J’avais même apporté tout un attirail pour développer des pellicules sur place. Une fois dans l’île, je pris les premières photos du lieu du futur emplacement de l’aéroport de Plaine Corail, annoncé plus tôt dans ‘Le Mauricien’. Certes, quelques photos ont été publiées mais les autres je ne les retrouverai plus. Plus jamais ! »

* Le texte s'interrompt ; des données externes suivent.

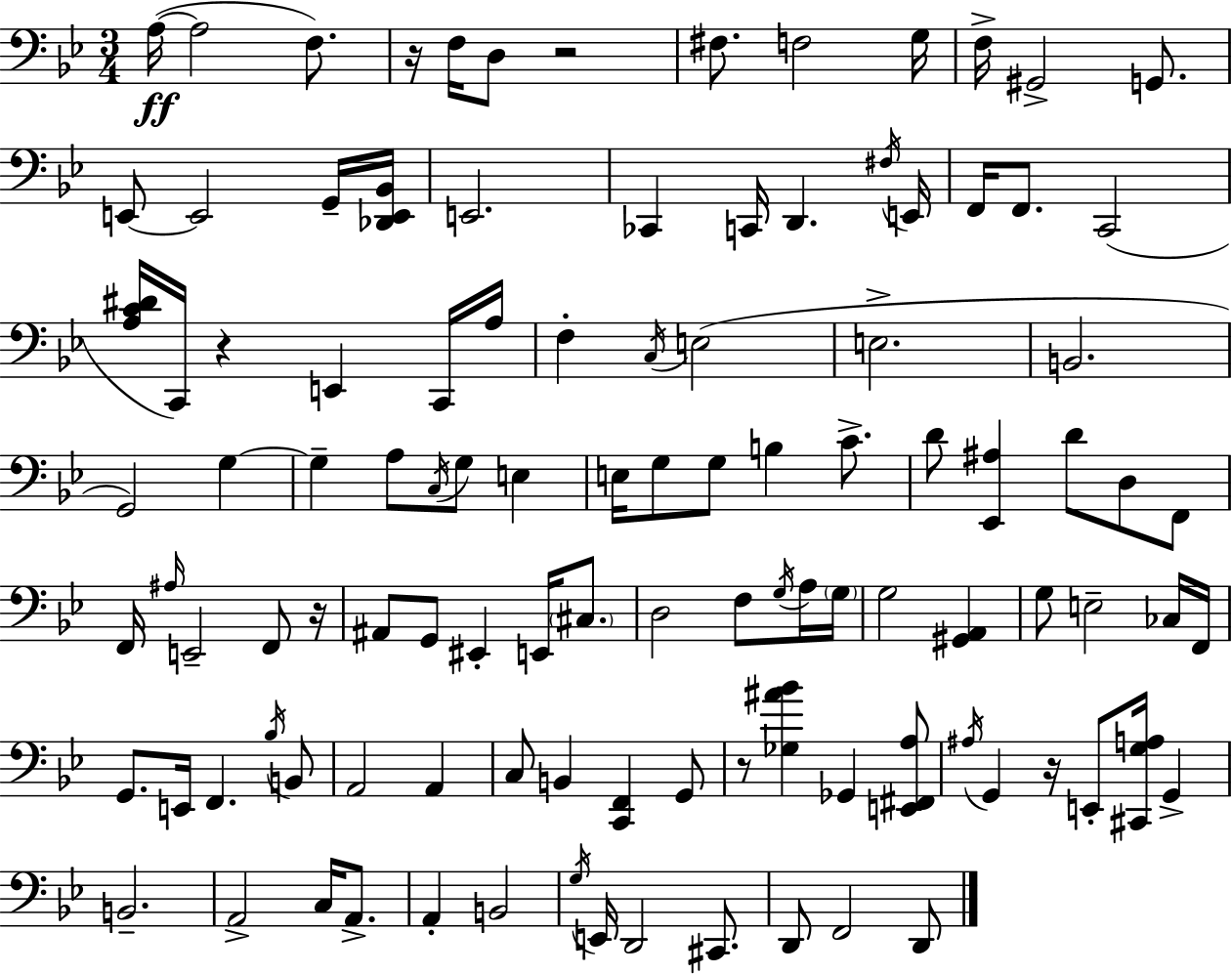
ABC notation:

X:1
T:Untitled
M:3/4
L:1/4
K:Gm
A,/4 A,2 F,/2 z/4 F,/4 D,/2 z2 ^F,/2 F,2 G,/4 F,/4 ^G,,2 G,,/2 E,,/2 E,,2 G,,/4 [_D,,E,,_B,,]/4 E,,2 _C,, C,,/4 D,, ^F,/4 E,,/4 F,,/4 F,,/2 C,,2 [A,C^D]/4 C,,/4 z E,, C,,/4 A,/4 F, C,/4 E,2 E,2 B,,2 G,,2 G, G, A,/2 C,/4 G,/2 E, E,/4 G,/2 G,/2 B, C/2 D/2 [_E,,^A,] D/2 D,/2 F,,/2 F,,/4 ^A,/4 E,,2 F,,/2 z/4 ^A,,/2 G,,/2 ^E,, E,,/4 ^C,/2 D,2 F,/2 G,/4 A,/4 G,/4 G,2 [^G,,A,,] G,/2 E,2 _C,/4 F,,/4 G,,/2 E,,/4 F,, _B,/4 B,,/2 A,,2 A,, C,/2 B,, [C,,F,,] G,,/2 z/2 [_G,^A_B] _G,, [E,,^F,,A,]/2 ^A,/4 G,, z/4 E,,/2 [^C,,G,A,]/4 G,, B,,2 A,,2 C,/4 A,,/2 A,, B,,2 G,/4 E,,/4 D,,2 ^C,,/2 D,,/2 F,,2 D,,/2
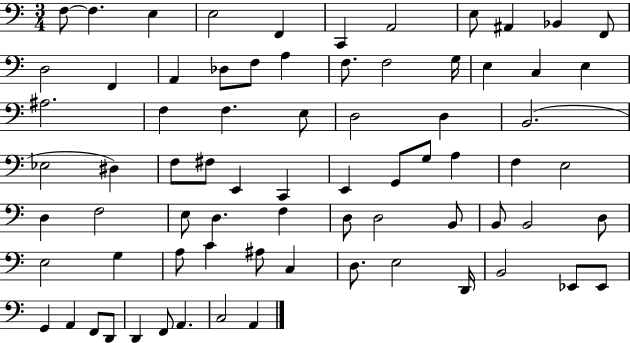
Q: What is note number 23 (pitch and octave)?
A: E3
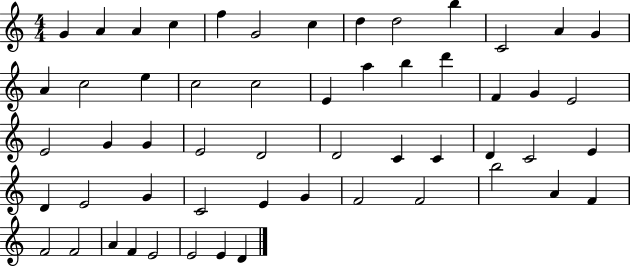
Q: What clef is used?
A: treble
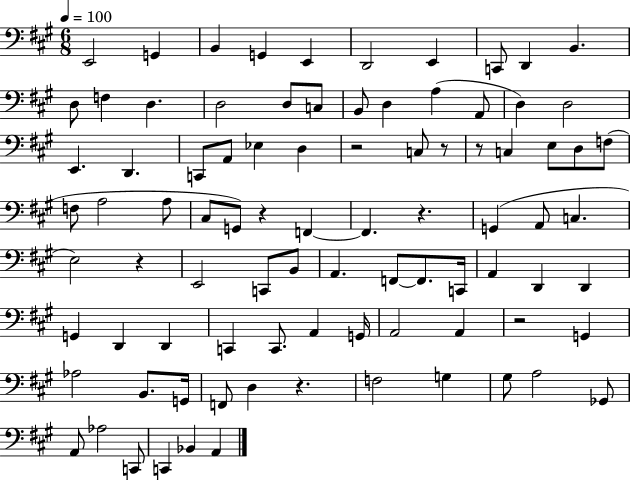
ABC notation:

X:1
T:Untitled
M:6/8
L:1/4
K:A
E,,2 G,, B,, G,, E,, D,,2 E,, C,,/2 D,, B,, D,/2 F, D, D,2 D,/2 C,/2 B,,/2 D, A, A,,/2 D, D,2 E,, D,, C,,/2 A,,/2 _E, D, z2 C,/2 z/2 z/2 C, E,/2 D,/2 F,/2 F,/2 A,2 A,/2 ^C,/2 G,,/2 z F,, F,, z G,, A,,/2 C, E,2 z E,,2 C,,/2 B,,/2 A,, F,,/2 F,,/2 C,,/4 A,, D,, D,, G,, D,, D,, C,, C,,/2 A,, G,,/4 A,,2 A,, z2 G,, _A,2 B,,/2 G,,/4 F,,/2 D, z F,2 G, ^G,/2 A,2 _G,,/2 A,,/2 _A,2 C,,/2 C,, _B,, A,,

Gaëtan Vadamootoo, à la recherche de ses outils

La sourde douleur d’avoir été amputé d’une partie du patrimoine du ‘Mauricien Ltée’, George Michel n’a pu la transcender. La mince consolation qu’il recherchait au lendemain de l’incendie, il finira par la trouver au fin fond de son sac à bandoulière: « Mon premier appareil photo, que j’ai reçu de mon père en 1968. Un Zorki semi-professionnel, une copie de l’appareil allemand Leica, qu’il avait acheté à Rs 40 d’un ami, dont le fils travaillait dans la marine marchande. J’ai pu le sauver par défaut vu qu’il était la plupart du temps dans mon sac que je ne quittais pas. Je l’ai utilisé pour réaliser plusieurs photos destinées au ‘Mauricien’ et à ‘Week-End’. Je le conserve précieusement à ce jour. »

JANVIER 1968-JANVIER 2018

George Michel, un demi-siècle dédié à l’information visuelle

George Michel aime à préciser qu’il ne détient que la « sixième ». Cependant, si l’on a l’outrecuidance de l’interroger davantage en faisant fi de sa posture d’humilité, on apprendra qu’il obtint quatre ‘A’ (ce qui valait son pesant d’or) en fin de cycle primaire (1963) – étant élève de la section primaire du Collège Bhujoharry et par la suite du lycée Raphaël L’Aiguille. Le photojournaliste naquit à quelques pas du Mauricien, dans le Ward IV port-louisien, rue du Pont, un 28 janvier 1951. Mais dès l’âge de douze ans, la maladie entrava la poursuite de sa scolarité. Et comme tout féru de lecture, il n’avait pas à se fabriquer de toutes pièces quelque structure de réflexion. Ces livres et magazines illustrés de chevet nourrissaient déjà sa pensée. Son tout premier contact avec la sphère professionnelle, il le fit en tant que relieur. De janvier 1968 à fin 1969, le photographe freelance tenta de vendre ses photos à plusieurs journaux, dont ‘Le Mauricien’, qui lui opposa des refus au vu du retard accusé dans le développement de ses clichés. Mais son sort n’était pas scellé pour autant car en décembre 1969, il intégra l’équipe rédactionnelle du ‘Mauricien Ltée’ pour y demeurer 48 ans, carrière entrecoupée d’une escapade d’un an et demi.

L’on s’accorde à dire que George Michel veille aujourd’hui, tel un gardien, sur les archives photographiques du ‘Mauricien Ltée’ qui, lui, finit par renaître de ses cendres, quelques jours seulement après l’incendie de janvier 1978… loin d’être comme si de rien n’était.